Baca berita tanpa iklan. Gabung Kompas.com+
Salin Artikel

Melihat Kebebasan Berekspresi dari Kasus Pengunggah Guyonan Gus Dur dan Bintang Emon...

Ismail mengunggah guyonan Presiden ke-4 RI Abdurrahman Wahid alias Gus Dur, "Ada tiga polisi jujur di Indonesia, yaitu polisi tidur, patung polisi, dan Jenderal Hoegeng".

Ismail tidak menyangka bahwa unggahan itu membuatnya dibawa ke kantor polisi untuk dimintai klarifikasi.

Polisi akhirnya tak melanjutkan penyelidikan unggahan Ismail ini.

Komisioner Komnas HAM Choirul Anam mengkritisi, apa yang dialami Ismail karena tidak adanya ukuran yang jelas soal kebebasan berekspresi.

"Apa yang disebut sebagai intensi kejahatan, dan apa yang bukan. Apa yang menyinggung reputasi, apa yang bukan. Kalau dilihat kasusnya, ucapan soal Gus Dur itu tidak ada intensi kejahatannya," kata Anam saat dihubungi Kompas.com, Jumat (19/6/2020).

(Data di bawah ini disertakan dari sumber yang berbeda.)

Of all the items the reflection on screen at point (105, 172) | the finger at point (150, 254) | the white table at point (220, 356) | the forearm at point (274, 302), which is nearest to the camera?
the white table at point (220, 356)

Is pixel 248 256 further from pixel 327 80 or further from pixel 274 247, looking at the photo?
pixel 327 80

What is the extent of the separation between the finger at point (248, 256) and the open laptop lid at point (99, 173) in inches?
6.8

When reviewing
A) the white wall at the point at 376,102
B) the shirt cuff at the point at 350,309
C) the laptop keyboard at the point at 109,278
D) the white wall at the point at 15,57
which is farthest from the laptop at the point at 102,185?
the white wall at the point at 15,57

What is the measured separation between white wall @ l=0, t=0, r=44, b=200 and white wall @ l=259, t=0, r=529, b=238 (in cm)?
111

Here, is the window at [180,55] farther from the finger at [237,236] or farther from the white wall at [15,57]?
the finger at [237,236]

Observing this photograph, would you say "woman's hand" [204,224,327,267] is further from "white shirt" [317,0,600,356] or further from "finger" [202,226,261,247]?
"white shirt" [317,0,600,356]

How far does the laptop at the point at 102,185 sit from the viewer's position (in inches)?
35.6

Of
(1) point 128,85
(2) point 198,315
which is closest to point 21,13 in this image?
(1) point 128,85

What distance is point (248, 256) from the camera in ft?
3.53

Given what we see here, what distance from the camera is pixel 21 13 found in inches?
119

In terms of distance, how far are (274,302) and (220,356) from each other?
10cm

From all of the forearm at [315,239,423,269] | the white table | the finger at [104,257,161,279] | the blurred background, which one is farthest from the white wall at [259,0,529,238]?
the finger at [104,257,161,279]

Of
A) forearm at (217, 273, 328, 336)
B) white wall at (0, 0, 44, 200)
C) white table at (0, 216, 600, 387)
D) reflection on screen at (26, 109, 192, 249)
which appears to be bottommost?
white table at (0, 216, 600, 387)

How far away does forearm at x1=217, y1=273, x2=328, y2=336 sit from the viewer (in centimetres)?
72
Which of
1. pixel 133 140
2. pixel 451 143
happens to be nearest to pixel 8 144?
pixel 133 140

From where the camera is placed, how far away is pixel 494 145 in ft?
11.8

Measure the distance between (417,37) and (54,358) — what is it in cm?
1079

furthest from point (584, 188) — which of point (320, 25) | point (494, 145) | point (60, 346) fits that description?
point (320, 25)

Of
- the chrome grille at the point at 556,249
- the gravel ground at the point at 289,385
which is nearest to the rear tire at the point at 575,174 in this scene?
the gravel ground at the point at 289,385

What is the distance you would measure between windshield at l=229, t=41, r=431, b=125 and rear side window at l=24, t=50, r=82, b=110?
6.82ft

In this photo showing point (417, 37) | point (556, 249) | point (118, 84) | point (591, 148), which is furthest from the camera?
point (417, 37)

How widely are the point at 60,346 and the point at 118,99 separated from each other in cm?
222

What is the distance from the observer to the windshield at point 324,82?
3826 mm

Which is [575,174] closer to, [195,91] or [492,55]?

"Oleh karena itu, menurut kami tindakan polisi yang sempat memintai klarifikasi itu berlebihan dan tidak diperbolehkan," lanjut dia.

Menurut Anam, keliru jika segala permasalahan ditangani secara hukum, apalagi menunjukkan intensi yang jauh dari prinsip-prinsip hak asasi manusia (HAM).

Anam mencontohkan, ada seseorang yang mengunggah di media sosial dan bernada kasar.

Namun, orang tersebut tak memiliki reputasi untuk memengaruhi orang lain, maka dalam mekanisme HAM hal tersebut tidak bisa mendapatkan hukuman.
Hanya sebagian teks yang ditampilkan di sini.